YOUR ASSIGNMENT: Write out, word for word, the stretch of the infusion passage that opens with the words containing "It is odd what" and closes with "with the fairies.".

GIVEN TEXT:
★ ★ ★ ★ ★ ★ ★

It is odd what you remember. The twenty tiny cherry-red pills I had to swallow with milk during for five days after each infusion. (These were steroids. They were deeply un-fun, let me tell you). The Piriton chaser injection just ahead of the main infusion, 'to send you away with the fairies, my lover', as one nurse put it. She wasn't wrong. 

Most of all I remember the swathes of bright blue clothing every nurse had to wrap themselves in each time they began the course of injections. When I asked why this was necessary I was told it was because the chemicals were so poisonous they would burn through ordinary clothing if spilt. 'And to clean it up we would have to shut the whole ward down. For a day.'

Mostly I looked forward to being away with the fairies.

★ ★ ★ ★ ★ ★ ★

DATA SECTION:

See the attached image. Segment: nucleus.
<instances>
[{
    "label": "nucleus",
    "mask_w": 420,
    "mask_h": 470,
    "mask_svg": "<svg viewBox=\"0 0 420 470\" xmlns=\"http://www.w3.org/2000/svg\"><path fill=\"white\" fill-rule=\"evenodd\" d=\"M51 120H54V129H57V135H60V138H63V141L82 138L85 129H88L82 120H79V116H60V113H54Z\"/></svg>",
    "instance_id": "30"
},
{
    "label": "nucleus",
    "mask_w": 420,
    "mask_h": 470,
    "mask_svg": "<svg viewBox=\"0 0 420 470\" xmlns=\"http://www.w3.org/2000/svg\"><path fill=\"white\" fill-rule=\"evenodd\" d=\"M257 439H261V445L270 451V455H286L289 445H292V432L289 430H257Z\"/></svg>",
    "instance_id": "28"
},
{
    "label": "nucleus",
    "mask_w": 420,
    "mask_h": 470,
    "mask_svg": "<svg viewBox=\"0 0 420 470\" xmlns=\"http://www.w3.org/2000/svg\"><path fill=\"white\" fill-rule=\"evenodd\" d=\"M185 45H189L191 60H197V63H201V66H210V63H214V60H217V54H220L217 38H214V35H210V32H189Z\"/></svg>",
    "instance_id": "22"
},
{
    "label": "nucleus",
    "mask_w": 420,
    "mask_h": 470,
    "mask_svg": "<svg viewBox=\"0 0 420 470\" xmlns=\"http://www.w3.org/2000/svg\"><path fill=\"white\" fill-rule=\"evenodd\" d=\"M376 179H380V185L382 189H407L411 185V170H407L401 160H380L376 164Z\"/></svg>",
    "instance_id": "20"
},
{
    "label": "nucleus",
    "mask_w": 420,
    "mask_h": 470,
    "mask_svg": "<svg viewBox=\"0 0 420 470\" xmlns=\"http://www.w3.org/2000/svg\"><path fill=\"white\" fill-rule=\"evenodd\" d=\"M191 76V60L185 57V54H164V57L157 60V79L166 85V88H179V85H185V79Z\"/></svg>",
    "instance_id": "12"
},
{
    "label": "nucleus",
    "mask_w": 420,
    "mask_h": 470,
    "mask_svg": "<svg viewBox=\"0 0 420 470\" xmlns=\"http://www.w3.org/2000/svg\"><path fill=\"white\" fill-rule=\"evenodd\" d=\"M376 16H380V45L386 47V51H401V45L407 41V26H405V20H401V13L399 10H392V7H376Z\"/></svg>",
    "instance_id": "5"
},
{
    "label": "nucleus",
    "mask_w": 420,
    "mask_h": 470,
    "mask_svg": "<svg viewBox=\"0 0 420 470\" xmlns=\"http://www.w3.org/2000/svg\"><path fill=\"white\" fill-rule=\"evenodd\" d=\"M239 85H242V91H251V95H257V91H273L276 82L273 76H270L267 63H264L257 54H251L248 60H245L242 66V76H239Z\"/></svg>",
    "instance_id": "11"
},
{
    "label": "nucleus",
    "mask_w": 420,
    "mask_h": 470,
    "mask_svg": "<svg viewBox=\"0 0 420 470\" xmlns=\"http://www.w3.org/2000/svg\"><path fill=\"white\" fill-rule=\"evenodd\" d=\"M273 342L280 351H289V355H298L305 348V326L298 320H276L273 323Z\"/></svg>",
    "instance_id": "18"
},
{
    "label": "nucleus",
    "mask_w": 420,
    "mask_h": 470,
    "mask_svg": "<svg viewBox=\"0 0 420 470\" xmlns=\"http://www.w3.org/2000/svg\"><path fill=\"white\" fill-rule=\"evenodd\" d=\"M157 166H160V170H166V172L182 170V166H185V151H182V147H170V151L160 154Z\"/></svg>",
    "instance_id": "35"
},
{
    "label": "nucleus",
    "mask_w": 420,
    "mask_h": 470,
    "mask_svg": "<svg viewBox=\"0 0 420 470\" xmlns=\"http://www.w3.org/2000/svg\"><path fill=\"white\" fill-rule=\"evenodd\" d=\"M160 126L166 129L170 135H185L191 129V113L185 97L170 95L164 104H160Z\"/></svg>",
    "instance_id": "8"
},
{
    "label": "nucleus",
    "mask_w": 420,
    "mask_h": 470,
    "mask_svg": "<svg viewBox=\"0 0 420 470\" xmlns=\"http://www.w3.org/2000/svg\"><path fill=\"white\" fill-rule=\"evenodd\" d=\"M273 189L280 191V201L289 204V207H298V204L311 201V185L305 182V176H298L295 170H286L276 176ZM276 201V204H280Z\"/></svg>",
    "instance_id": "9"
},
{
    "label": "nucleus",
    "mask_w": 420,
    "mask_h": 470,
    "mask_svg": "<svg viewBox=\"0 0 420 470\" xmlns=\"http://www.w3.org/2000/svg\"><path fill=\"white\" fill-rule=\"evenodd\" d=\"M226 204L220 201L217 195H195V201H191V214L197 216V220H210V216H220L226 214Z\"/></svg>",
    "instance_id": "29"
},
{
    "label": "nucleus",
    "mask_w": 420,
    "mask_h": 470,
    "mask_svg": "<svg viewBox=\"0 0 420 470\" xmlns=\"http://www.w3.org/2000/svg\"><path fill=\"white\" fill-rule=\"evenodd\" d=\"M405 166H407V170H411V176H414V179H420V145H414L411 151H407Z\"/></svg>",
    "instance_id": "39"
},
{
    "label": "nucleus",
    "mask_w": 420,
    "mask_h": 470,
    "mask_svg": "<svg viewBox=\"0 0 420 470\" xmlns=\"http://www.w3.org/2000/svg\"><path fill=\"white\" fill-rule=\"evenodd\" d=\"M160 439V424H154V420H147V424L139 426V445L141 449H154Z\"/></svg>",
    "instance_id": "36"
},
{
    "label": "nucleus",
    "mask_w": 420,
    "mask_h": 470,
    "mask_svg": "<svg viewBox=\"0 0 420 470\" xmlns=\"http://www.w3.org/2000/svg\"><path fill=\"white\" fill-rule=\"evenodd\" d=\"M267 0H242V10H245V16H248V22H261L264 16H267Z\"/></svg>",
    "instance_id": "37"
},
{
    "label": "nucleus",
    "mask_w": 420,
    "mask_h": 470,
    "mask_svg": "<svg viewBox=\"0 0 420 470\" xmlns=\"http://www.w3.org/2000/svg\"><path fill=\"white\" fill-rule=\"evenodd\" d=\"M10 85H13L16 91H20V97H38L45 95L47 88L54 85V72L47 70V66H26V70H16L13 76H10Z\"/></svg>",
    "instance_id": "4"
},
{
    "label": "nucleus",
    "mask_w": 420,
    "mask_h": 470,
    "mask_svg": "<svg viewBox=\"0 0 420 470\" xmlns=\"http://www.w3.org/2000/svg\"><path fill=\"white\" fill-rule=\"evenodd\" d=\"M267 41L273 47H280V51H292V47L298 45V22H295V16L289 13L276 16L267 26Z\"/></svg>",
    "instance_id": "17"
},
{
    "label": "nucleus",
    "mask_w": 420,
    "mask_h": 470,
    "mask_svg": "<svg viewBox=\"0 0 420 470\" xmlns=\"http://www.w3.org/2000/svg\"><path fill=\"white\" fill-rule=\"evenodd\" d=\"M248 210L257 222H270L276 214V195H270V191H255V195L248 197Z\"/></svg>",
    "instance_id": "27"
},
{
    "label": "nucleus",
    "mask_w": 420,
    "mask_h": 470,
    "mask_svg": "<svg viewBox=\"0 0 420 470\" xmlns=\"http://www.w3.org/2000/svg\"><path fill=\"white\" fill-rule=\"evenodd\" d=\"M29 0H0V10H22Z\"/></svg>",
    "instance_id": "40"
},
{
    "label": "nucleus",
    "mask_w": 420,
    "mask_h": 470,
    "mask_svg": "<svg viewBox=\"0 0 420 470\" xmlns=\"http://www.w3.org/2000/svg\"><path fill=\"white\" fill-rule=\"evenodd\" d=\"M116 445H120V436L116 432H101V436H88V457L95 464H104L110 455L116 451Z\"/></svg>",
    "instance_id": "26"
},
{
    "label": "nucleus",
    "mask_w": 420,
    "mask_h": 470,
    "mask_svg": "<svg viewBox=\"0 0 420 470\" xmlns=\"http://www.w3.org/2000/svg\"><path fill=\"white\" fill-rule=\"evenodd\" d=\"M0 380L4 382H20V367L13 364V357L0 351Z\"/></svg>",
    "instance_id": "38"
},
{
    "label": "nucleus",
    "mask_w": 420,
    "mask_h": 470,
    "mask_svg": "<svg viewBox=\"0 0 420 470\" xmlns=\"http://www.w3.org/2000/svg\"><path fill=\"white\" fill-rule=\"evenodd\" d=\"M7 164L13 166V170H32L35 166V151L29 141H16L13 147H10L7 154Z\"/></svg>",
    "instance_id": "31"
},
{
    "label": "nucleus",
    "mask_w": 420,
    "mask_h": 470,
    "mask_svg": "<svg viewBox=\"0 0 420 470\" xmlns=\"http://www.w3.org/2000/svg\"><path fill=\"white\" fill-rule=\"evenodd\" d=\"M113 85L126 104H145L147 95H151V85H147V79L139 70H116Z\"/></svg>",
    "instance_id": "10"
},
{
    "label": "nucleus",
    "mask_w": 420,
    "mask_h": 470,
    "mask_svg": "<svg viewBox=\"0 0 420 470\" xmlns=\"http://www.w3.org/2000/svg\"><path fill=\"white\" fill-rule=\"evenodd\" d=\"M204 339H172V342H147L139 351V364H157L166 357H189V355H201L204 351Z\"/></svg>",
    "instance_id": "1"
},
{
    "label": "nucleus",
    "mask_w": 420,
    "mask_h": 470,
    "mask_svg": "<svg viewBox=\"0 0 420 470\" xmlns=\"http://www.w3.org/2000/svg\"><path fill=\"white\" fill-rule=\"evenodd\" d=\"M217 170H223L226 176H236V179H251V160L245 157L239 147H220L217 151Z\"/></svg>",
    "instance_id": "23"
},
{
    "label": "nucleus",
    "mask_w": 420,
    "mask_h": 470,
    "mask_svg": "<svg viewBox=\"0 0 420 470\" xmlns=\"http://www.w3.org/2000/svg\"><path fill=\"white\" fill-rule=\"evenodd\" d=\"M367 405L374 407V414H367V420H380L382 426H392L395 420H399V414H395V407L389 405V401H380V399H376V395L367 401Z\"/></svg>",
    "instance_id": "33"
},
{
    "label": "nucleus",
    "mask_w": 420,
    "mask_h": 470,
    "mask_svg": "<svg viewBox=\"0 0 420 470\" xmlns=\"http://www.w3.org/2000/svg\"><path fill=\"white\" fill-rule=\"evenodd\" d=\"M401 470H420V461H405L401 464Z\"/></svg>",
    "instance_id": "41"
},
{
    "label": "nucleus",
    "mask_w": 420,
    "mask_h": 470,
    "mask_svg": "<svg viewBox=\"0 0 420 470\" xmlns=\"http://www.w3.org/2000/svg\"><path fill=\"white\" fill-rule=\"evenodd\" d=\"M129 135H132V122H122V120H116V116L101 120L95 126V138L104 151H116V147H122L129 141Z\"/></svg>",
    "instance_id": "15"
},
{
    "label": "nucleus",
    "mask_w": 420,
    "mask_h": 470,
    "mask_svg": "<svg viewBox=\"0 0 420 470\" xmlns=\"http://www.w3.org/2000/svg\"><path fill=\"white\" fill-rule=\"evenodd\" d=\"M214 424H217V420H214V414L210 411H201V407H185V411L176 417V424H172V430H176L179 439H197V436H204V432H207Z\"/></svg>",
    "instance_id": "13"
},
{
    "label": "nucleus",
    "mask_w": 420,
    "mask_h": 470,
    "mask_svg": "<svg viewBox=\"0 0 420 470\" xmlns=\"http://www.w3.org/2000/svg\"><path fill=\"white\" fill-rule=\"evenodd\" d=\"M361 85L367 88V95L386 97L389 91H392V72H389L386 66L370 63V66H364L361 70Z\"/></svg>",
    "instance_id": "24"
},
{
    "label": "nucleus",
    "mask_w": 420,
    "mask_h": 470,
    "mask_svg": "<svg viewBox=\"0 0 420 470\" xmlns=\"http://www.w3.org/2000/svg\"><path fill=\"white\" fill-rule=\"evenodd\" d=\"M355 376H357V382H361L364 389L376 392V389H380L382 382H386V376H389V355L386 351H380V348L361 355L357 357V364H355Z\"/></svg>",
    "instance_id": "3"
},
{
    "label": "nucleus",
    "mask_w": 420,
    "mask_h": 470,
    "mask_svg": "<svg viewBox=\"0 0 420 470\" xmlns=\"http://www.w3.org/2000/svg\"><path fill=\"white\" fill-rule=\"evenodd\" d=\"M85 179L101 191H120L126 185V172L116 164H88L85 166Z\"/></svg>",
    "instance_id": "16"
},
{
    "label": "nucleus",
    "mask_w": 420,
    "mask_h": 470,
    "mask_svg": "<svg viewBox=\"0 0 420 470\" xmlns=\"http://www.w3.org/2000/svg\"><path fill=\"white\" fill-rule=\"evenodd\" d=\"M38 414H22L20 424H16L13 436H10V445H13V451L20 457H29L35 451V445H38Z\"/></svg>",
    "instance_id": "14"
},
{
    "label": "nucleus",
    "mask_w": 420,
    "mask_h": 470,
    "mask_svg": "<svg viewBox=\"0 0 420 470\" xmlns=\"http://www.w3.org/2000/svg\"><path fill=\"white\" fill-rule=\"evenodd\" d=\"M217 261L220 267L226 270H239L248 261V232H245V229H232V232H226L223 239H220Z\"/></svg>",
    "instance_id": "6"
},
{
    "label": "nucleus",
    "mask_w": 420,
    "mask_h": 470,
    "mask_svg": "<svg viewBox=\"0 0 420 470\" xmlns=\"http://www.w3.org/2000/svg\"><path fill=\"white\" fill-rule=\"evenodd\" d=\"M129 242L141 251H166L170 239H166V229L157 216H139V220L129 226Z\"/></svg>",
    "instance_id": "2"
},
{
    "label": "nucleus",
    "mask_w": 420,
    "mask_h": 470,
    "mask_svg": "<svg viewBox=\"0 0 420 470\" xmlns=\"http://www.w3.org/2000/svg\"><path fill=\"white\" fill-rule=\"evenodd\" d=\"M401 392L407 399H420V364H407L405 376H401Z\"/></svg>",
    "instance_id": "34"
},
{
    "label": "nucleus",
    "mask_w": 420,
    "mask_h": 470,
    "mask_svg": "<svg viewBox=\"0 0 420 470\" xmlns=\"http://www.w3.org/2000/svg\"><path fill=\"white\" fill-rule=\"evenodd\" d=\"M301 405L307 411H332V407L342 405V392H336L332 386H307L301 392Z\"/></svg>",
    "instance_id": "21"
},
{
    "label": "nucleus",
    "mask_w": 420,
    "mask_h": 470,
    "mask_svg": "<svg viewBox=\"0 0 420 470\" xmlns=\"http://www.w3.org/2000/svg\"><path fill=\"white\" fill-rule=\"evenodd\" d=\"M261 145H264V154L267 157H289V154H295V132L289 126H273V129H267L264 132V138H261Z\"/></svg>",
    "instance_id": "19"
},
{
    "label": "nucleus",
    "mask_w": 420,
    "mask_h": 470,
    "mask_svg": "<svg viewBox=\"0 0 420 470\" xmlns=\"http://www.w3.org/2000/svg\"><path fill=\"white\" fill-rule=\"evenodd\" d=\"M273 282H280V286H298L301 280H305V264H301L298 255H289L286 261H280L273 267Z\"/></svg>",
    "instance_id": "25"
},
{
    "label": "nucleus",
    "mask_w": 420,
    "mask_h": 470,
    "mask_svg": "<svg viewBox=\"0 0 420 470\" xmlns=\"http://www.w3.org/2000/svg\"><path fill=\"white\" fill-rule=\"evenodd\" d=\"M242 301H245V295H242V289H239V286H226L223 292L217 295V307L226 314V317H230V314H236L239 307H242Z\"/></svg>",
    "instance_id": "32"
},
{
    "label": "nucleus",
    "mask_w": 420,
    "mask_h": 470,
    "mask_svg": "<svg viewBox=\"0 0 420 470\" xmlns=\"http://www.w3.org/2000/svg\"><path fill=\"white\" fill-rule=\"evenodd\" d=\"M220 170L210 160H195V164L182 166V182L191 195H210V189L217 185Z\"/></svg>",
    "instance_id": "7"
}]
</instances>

★ ★ ★ ★ ★ ★ ★

EXERCISE RESPONSE:
It is odd what you remember. The twenty tiny cherry-red pills I had to swallow with milk during for five days after each infusion. (These were steroids. They were deeply un-fun, let me tell you). The Piriton chaser injection just ahead of the main infusion, 'to send you away with the fairies, my lover', as one nurse put it. She wasn't wrong. 

Most of all I remember the swathes of bright blue clothing every nurse had to wrap themselves in each time they began the course of injections. When I asked why this was necessary I was told it was because the chemicals were so poisonous they would burn through ordinary clothing if spilt. 'And to clean it up we would have to shut the whole ward down. For a day.'

Mostly I looked forward to being away with the fairies.